Sayın Aslan BIÇAKLI,
sendika başkan ve yönetim kurulu üyeleri hükümetin kapısında müdürlük beklerken sizin böyle bir talepte bulunmamanız içimizi eritti. 2 bin 500 TL maaşla daha ne kadar idare edeceksiniz, ayrıca sizin başınız kel mi?

Sayın Asım AKANSOY,
genel başkanlık yarışında başkana göre sizin daha bir istekli ve kararlı olduğunuz gözleniyor. Ancak kulağımıza gelenlere göre size destek vereceğini söyleyen bazı partililer partinin çıkarları için Özkan beye destek vereceklerini söylüyorlar bilesiniz…

Sayın Meriç ERÜLKÜ, ihracatta büyük başarılara imza atıp bir de ödül alınca koltuklarınızın bir hayli kabardığını duyduk. Ne kadar övünseniz hakkınızdır. Dünyanın bir ucuna buz sattığınıza göre bu işin formülünü bulmuşsunuz demektir. Darısı diğer işletmelerin başına, tebrik ederiz…

Sayın Emin AKKOR, Realist Gazetesi Yazı İşleri Müdürlüğünüz hayırlı ve uğurlu olsun. Pastanın küçüldüğü, gazete sayısının azaldığı bir süreçte büyük sorumluluk aldınız. Allah kolaylıklar versin…

Sayın Ahmet ÇALUDA,
bölgede Kemal Dürüst’e karşı yıpratma kampanyası başlattığınızı ve bunu ilk neticelerinin yerel seçimlerde görüleceğini söylediğinizi duyduk. İntikamın soğuk yene bir yemek olduğunu sakın unutmayın olur mu?

Sayın Halil TALAYKURT, bundan böyle MTG’nin başarıları için ter dökeceğinizi ve futbolculara özel taktikler vermek için Avrupa maçlarını daha fazla izler hale geldiğiniz söyleniyor. Maçları mangal başında mı izliyorsunuz yoksa zeytinli yerken mi?
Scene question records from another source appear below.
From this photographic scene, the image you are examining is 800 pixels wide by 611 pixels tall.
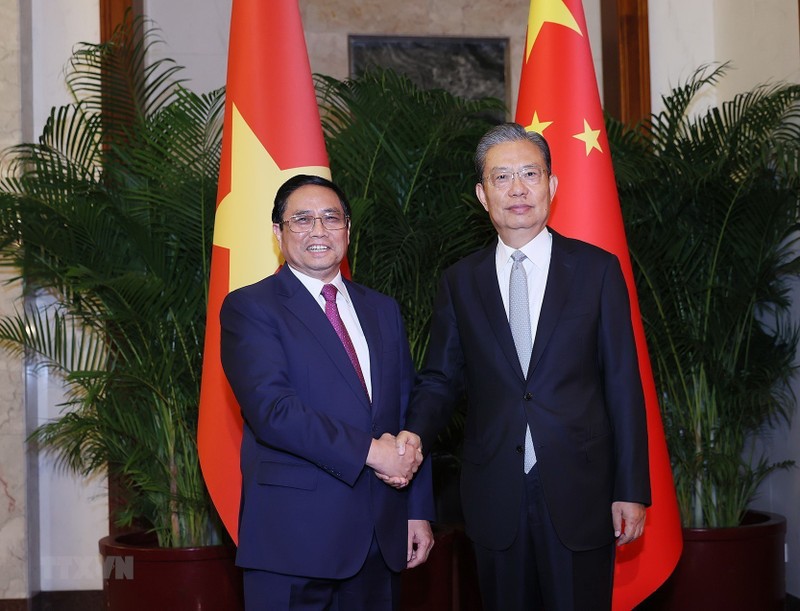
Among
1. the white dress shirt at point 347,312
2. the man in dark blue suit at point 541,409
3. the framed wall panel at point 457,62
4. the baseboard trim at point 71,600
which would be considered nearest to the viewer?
the man in dark blue suit at point 541,409

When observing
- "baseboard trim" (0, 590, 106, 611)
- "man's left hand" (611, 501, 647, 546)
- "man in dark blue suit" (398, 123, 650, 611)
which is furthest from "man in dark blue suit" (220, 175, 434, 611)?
"baseboard trim" (0, 590, 106, 611)

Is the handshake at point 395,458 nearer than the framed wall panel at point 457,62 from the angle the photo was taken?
Yes

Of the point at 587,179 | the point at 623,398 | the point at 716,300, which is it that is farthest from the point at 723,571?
the point at 623,398

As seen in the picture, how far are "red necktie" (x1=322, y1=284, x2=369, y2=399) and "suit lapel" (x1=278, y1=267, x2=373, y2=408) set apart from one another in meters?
0.03

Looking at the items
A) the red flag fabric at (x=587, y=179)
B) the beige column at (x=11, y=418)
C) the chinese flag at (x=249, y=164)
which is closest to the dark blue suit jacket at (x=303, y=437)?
the chinese flag at (x=249, y=164)

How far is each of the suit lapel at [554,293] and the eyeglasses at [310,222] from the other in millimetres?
557

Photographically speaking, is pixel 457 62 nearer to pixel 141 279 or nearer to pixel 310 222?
pixel 141 279

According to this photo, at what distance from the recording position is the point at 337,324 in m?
2.50

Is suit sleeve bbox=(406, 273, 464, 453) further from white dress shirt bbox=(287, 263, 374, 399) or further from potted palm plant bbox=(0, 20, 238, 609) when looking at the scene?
potted palm plant bbox=(0, 20, 238, 609)

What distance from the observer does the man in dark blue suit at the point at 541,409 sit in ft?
7.88

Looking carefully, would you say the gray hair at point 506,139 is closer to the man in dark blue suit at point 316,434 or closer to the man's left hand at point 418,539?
the man in dark blue suit at point 316,434

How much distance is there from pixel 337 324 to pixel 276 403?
12.5 inches

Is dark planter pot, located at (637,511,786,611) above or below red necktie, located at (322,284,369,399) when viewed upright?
below

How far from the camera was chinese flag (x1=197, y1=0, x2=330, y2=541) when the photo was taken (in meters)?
3.54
Sayın Oğuz KÖSE, televizyon programcılığına hiç beklemediğimiz bir hızda alıştınız ve değme programcılara taş çıkardığınız gözlemleniyor. Aktif siyaset için iyi bir yöntem izliyorsunuz tebrikler…

Sayın Okan Hacı ALİ,
KKTC’nin ihracat şampiyonu olarak sizi gönülden kutlarız. Ancak Keskinoğlu şirketi büyük bir promosyon ile adaya geliyor haberiniz olsun. Rekabet olmayan yerde rehavet olur değil mi?
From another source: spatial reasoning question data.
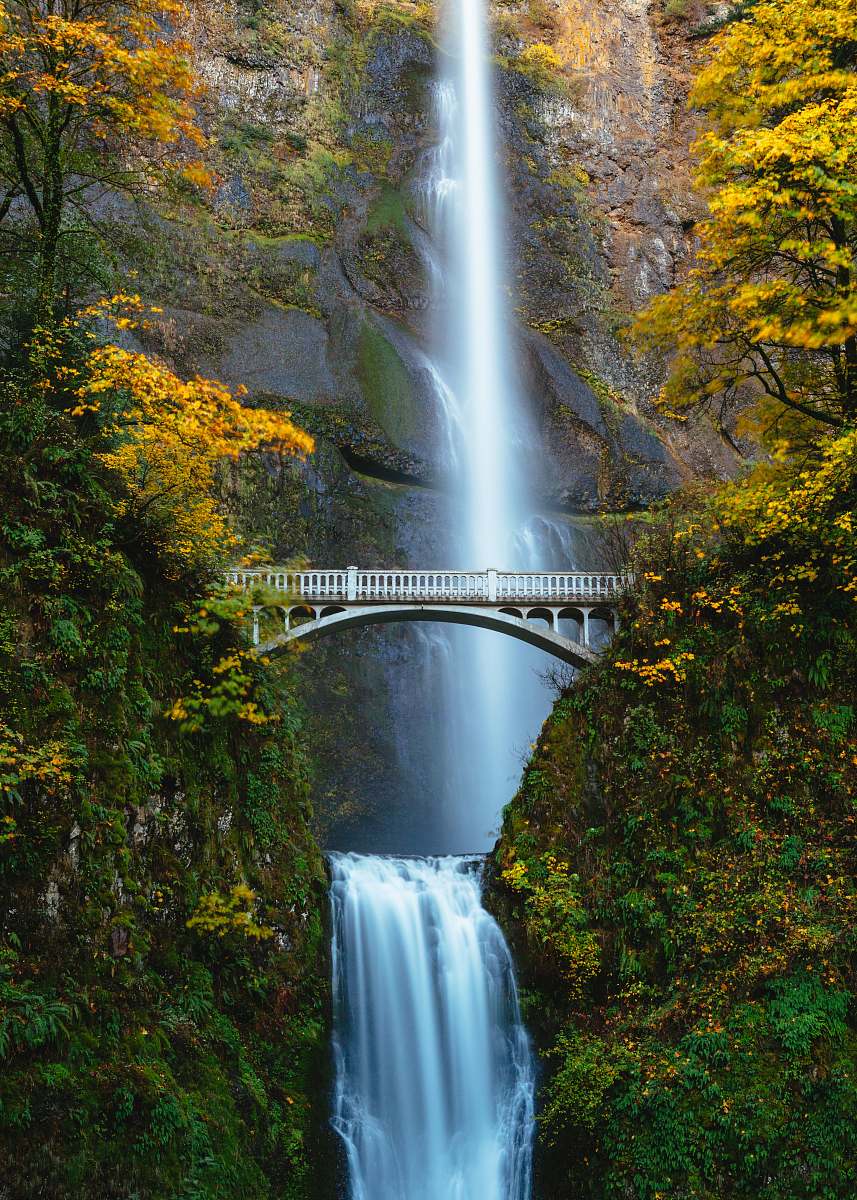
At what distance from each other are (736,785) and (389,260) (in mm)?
29581

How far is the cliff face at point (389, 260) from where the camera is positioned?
31938 mm

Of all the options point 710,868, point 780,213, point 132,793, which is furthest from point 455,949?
point 780,213

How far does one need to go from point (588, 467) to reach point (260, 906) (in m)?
25.8

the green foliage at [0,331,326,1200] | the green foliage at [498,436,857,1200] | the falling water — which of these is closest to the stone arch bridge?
the green foliage at [498,436,857,1200]

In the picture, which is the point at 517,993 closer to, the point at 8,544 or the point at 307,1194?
the point at 307,1194

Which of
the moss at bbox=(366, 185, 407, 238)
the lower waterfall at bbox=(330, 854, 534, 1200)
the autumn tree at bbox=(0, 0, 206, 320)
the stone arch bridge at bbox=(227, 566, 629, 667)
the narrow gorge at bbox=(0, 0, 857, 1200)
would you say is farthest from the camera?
the moss at bbox=(366, 185, 407, 238)

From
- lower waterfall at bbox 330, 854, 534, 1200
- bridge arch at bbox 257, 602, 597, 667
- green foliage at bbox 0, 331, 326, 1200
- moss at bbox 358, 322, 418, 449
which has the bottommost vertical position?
lower waterfall at bbox 330, 854, 534, 1200

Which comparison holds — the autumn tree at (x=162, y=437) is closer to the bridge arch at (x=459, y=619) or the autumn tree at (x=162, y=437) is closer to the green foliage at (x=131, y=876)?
the green foliage at (x=131, y=876)

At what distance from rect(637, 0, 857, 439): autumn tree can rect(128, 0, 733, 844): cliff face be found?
53.6 feet

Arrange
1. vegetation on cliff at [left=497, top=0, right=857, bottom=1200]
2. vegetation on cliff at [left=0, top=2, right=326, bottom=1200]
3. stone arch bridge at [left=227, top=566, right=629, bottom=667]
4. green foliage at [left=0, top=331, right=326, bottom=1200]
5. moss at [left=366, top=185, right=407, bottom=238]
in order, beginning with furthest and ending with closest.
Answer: moss at [left=366, top=185, right=407, bottom=238] < stone arch bridge at [left=227, top=566, right=629, bottom=667] < vegetation on cliff at [left=497, top=0, right=857, bottom=1200] < vegetation on cliff at [left=0, top=2, right=326, bottom=1200] < green foliage at [left=0, top=331, right=326, bottom=1200]

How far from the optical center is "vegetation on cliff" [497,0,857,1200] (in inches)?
476

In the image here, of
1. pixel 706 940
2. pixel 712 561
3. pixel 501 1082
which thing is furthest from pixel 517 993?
pixel 712 561

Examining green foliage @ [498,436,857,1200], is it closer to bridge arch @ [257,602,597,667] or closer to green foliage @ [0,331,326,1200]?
bridge arch @ [257,602,597,667]

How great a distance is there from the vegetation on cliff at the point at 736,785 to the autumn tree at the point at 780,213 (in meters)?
0.06
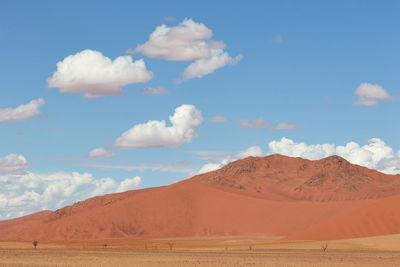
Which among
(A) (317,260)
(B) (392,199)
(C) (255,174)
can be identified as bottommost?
(A) (317,260)

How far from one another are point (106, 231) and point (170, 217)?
1194 cm

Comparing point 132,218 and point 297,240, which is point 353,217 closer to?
point 297,240

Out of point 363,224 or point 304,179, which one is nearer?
point 363,224

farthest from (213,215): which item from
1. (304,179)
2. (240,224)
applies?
(304,179)

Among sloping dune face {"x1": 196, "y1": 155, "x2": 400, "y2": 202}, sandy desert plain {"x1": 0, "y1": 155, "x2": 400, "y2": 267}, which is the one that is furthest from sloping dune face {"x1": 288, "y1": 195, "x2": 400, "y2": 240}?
sloping dune face {"x1": 196, "y1": 155, "x2": 400, "y2": 202}

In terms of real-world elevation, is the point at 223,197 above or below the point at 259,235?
above

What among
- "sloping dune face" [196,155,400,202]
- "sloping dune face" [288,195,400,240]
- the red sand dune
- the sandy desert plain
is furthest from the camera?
"sloping dune face" [196,155,400,202]

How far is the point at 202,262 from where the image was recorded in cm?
4366

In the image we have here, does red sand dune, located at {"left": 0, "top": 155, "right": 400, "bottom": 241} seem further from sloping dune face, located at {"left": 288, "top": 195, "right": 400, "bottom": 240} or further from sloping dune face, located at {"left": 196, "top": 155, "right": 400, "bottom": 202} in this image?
sloping dune face, located at {"left": 196, "top": 155, "right": 400, "bottom": 202}

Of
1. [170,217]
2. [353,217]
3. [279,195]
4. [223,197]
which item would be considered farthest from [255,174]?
[353,217]

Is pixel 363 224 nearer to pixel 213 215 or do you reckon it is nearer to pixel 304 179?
pixel 213 215

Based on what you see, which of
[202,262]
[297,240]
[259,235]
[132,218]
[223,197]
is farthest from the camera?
[223,197]

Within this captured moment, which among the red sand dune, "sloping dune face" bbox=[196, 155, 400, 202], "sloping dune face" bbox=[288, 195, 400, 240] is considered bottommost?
"sloping dune face" bbox=[288, 195, 400, 240]

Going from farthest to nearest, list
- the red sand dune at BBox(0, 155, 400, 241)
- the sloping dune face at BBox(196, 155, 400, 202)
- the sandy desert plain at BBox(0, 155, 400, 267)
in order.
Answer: the sloping dune face at BBox(196, 155, 400, 202)
the red sand dune at BBox(0, 155, 400, 241)
the sandy desert plain at BBox(0, 155, 400, 267)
Sayın Temel BULUT, Realist gazetesinin yayına başlama tarihini 6 Ocak olarak belirlediğinizi duyduk. Kupan karşılığı kura ile okuyucuya bir de daire verecekmişsiniz. 1 artı 1 mi yoksa 2 artı 1 mi merak konusu olmuş. Hayırlara vesile olur inşallah…




Günün Fıkrası

Süt anne

Adam evlenir, 10 sene geçer çocuğu olmaz. Yurtdışına göreve gider.
Hanımından gelen mektupta hamile olduğu yazılıdır. Yurda döndüğünde ise hanımı doğurmuştur ama çocuk zencidir.
Hanımına sorar: "Hanım ne sizin sülâlede ne de bizim sülâlede zenci değil, esmer bile yok; bu iş nasıl oldu?"
Hanım "Çocuğu doğurduktan sonra sütüm gelmedi mecburen bir sütannesi tuttuk, onun sütünü emdi. Sütanne zenciydi herhalde bu yüzden böyle oldu" der.
Adam ikna olmuşa benzer ama içinde yine de ufak bir kuşku vardır ve "bunu bilse bilse annem bilir" düşüncesiyle annesine sorar.
Anne "Olmaz olur mu oğlum, tabii ki olur" der. Seni doğurduğumda benim de sütüm gelmemişti ve inek sütüyle beslemiştim.
Bak boynuzların çıkmaya başlamış bile!"